Tracy's husband is a visual artist and she said she's jealous of images he creates, but i'm thinking she needs to get over it, because she's creating plenty of images with her poems. ah, god-DAMN, did i just say that!? i sound like a therapist for poets!

Frank Sherlock always reads like his poems are all he needs to build with, doesn't seem he's wishing for other mediums. at least, if he DOES wish for another medium, he never says so. that said, he DID HOWEVER make one disclaimer today, and that was at the top of reading his "Apocraphyl Personals," to say that the reader/writer was not personally serious about actualizing the content. but this had no way weakened the impact of the pieces, which are as funny as they are disturbing, as the best deviance will have us see things, challenging our sense of safety and pleasure at once.

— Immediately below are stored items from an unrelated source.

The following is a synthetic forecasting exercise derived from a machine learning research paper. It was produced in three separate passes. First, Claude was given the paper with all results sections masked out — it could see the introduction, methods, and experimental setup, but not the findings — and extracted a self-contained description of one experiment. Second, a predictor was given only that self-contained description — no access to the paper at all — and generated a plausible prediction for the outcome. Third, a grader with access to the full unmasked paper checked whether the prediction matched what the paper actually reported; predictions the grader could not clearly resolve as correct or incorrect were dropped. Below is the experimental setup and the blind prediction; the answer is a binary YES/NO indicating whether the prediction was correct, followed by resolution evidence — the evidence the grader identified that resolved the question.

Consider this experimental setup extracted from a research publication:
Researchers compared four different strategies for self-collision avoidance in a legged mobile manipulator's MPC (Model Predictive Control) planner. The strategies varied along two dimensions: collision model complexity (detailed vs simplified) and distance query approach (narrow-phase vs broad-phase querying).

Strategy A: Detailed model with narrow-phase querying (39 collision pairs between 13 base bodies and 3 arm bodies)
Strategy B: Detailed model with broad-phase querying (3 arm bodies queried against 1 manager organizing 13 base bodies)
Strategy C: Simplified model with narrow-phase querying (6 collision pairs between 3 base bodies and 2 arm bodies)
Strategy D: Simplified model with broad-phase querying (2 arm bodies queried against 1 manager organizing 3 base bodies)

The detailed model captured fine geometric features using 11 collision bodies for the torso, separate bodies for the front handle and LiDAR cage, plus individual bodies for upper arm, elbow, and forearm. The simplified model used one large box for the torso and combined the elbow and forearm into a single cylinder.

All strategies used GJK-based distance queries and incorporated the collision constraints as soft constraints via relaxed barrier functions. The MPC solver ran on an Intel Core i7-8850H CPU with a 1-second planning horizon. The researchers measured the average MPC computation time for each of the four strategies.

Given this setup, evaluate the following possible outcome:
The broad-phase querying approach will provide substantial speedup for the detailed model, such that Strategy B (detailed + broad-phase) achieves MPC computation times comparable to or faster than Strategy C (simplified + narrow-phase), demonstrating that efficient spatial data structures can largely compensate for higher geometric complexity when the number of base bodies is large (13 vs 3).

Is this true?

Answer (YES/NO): NO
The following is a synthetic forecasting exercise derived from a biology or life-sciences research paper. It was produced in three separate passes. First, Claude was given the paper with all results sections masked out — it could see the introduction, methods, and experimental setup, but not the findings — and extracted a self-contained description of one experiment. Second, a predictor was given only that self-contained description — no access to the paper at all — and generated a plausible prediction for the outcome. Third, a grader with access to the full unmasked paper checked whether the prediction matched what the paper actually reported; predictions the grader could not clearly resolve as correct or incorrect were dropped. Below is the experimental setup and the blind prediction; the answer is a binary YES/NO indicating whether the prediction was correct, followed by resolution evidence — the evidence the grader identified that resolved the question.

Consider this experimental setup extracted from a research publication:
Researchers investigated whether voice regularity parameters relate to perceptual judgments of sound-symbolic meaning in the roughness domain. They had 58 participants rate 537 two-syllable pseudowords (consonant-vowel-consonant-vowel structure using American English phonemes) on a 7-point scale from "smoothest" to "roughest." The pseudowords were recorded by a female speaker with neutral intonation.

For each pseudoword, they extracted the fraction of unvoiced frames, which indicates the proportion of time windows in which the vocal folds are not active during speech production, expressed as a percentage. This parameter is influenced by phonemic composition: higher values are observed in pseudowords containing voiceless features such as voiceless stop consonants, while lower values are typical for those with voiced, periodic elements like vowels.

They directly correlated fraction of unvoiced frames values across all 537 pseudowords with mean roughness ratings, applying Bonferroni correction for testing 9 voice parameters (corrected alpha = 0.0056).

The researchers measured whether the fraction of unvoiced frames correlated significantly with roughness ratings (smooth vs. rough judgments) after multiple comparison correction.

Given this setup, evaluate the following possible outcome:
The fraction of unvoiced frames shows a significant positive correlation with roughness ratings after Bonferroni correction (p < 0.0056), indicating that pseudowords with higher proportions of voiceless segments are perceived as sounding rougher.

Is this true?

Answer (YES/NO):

his tiny poems for Jenn & Chris McCreary's newborn twins caused Hassen to lean over with a smile and whisper "Nice!" in my ear. they were titled (i think i'm right about this), "Baby Baby" and "Ouch Ouch" the 2nd for when they're older. these two were part of a series of much shorter poems he's working on, not necessarily haiku in form, but in witness to detail.

i've heard Frank read many times before, but his night at the Project delivered a crispness well above most of any of the other readings he's given. although it takes some getting used to, seeing him read, rather than recite. it doesn't take away from the work, but it is a different experience however.

something we ALL need to put our heads together over is WHAT is going on with his reading of the poem "Elementals With A Suggestion" ? this is the THIRD time now that he's read it before an audience that i've seen, where he is somehow interrupted JUST before the line, "some days Yellow really does change the world" THE THIRD TIME! the first was by hecklers at La Tazza, the second by an elongated pause at the ICA, now, this third time by someone thrusting open the doors in the Poetry Project from the connecting doors to the cavernous room next door. the first time was in a smallish, or medium-sized bar. the second time was in a space roughly three times larger. the third time was in a space comparable to the second, BUT the interruption COMING FROM an enormous connecting space. or maybe it's not the size of the space we need to look at, but the dates on which they occurred or maybe not the dates for the numerology, but for the phases of the moon. or maybe it just needed to happen three times and the poem is ready for home plate? did i just make a baseball reference? what's the matter with me? anyway, or maybe it's to do with the explosive psychic build up of the poem itself yeah yeah it's maybe in the poem itself. it's THAT LINE, or rather, JUST BEFORE that line where the interruption has taken place, each time. right there, with Yellow, the color Yellow, all Yellow has going for it, going into the space of time JUST before the line.

it was a great reading. the kind of which fortifies my earlier statements that the Poetry Project has a newness which has sharp, fine blades. John Fisk seems to agree, and he's been there the longest, over twenty years.

this was also a great trip. Matt and Nicole and Heather also came up from Philly. we all hung out after, over at The Grassroots Tavern with Carol Mirakove, Cori Copp, Anselm, Eddie, and a whole bunch of others from the reading.